Lines of data:
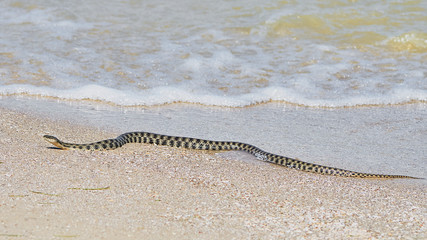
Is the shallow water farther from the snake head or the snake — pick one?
the snake head

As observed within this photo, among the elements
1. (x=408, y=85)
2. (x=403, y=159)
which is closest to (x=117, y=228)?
(x=403, y=159)

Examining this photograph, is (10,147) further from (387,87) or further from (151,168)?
(387,87)

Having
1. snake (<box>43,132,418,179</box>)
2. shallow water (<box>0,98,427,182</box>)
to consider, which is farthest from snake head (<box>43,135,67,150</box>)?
shallow water (<box>0,98,427,182</box>)

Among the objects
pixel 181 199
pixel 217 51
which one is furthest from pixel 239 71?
pixel 181 199

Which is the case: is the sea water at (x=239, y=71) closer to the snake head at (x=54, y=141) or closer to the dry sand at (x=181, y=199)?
the snake head at (x=54, y=141)

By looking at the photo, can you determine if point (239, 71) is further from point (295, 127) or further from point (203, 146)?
point (203, 146)

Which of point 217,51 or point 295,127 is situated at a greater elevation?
point 217,51
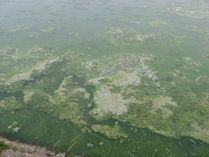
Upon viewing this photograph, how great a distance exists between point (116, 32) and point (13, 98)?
1394cm

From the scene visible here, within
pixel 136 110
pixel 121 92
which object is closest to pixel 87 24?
pixel 121 92

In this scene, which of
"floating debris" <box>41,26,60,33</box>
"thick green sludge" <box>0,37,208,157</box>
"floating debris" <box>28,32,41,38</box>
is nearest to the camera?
"thick green sludge" <box>0,37,208,157</box>

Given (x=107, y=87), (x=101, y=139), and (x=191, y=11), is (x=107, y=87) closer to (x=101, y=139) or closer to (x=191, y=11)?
(x=101, y=139)

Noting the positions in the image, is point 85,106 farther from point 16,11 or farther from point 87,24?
point 16,11

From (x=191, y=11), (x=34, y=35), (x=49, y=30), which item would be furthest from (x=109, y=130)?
(x=191, y=11)

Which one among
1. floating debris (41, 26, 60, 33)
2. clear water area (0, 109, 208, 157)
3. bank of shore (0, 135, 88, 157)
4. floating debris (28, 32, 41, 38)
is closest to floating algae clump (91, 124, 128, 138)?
clear water area (0, 109, 208, 157)

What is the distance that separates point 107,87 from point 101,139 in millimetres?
3990

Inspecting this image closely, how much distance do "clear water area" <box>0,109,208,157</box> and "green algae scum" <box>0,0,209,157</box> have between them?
49mm

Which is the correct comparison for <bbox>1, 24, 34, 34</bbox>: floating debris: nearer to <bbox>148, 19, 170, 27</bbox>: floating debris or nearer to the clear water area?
the clear water area

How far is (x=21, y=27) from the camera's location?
18953 mm

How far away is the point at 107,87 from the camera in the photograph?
10.5 m

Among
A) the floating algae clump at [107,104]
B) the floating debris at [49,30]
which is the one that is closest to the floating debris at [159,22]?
the floating debris at [49,30]

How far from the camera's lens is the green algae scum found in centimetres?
741

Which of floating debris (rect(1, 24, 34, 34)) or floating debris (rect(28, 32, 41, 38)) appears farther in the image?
floating debris (rect(1, 24, 34, 34))
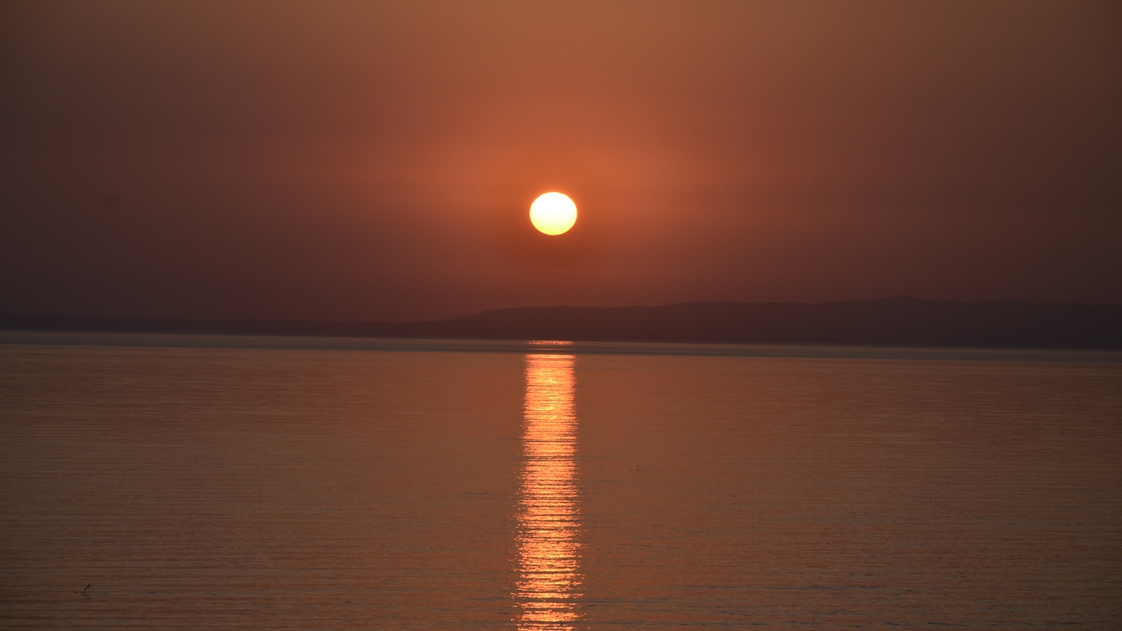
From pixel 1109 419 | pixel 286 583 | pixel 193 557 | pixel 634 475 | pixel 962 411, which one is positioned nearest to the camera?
pixel 286 583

» **Exercise instructions**
Reproduce every row above word for word, leaving out the pictures.

» **Response to this exercise**
Is the shallow water farther from the snake head or the snake — pick one?
the snake head

As observed within this photo, among the elements
1. (x=408, y=85)
2. (x=403, y=159)
which is closest to (x=117, y=228)?
(x=403, y=159)

Examining this photograph, is (10,147) further from (387,87) or further from (151,168)?
(387,87)

Having
1. snake (<box>43,132,418,179</box>)
2. shallow water (<box>0,98,427,182</box>)
to consider, which is farthest from snake head (<box>43,135,67,150</box>)?
shallow water (<box>0,98,427,182</box>)

Among the objects
pixel 181 199
pixel 217 51
which one is furthest from pixel 239 71?
pixel 181 199

Which is the case: is the sea water at (x=239, y=71) closer to the snake head at (x=54, y=141) or closer to the dry sand at (x=181, y=199)?
the snake head at (x=54, y=141)

By looking at the photo, can you determine if point (239, 71) is further from point (295, 127) or further from point (203, 146)?
point (203, 146)

Which of point 217,51 or point 295,127 is situated at a greater elevation?
point 217,51
Upon viewing this photograph, how great a distance exists between point (116, 32) and point (13, 98)?
1394cm

From the scene visible here, within
pixel 136 110
pixel 121 92
which object is closest to pixel 87 24?
pixel 121 92

In this scene, which of
"floating debris" <box>41,26,60,33</box>
"thick green sludge" <box>0,37,208,157</box>
"floating debris" <box>28,32,41,38</box>
is nearest to the camera?
"thick green sludge" <box>0,37,208,157</box>

Given (x=107, y=87), (x=101, y=139), and (x=191, y=11), is (x=107, y=87) closer to (x=101, y=139) or closer to (x=191, y=11)?
(x=101, y=139)

Noting the positions in the image, is point 85,106 farther from point 16,11 or farther from point 87,24?
point 16,11

From (x=191, y=11), (x=34, y=35), (x=49, y=30), which item would be furthest from (x=109, y=130)?
(x=191, y=11)

Which one among
1. floating debris (41, 26, 60, 33)
2. clear water area (0, 109, 208, 157)
3. bank of shore (0, 135, 88, 157)
4. floating debris (28, 32, 41, 38)
is closest to floating algae clump (91, 124, 128, 138)?
clear water area (0, 109, 208, 157)

What is the distance that separates point 107,87 from point 101,139 in millimetres?
3990

Inspecting this image closely, how much distance do "clear water area" <box>0,109,208,157</box> and "green algae scum" <box>0,0,209,157</box> have between them?
49mm

Which is the correct comparison for <bbox>1, 24, 34, 34</bbox>: floating debris: nearer to <bbox>148, 19, 170, 27</bbox>: floating debris or nearer to the clear water area?
the clear water area

How far is (x=21, y=27) from the camera's location?
18953 mm

How far away is the point at 107,87 from the camera in the photograph?
10.5 m

Among
A) the floating algae clump at [107,104]
B) the floating debris at [49,30]
which is the one that is closest to the floating debris at [159,22]?
the floating debris at [49,30]

How far from the camera's lens is the green algae scum found in centimetres?
741

Which of floating debris (rect(1, 24, 34, 34)) or floating debris (rect(28, 32, 41, 38)) appears farther in the image?
floating debris (rect(1, 24, 34, 34))
From pixel 1109 419 | pixel 286 583 | pixel 193 557 | pixel 634 475 | pixel 962 411, which one is positioned nearest to the camera?
pixel 286 583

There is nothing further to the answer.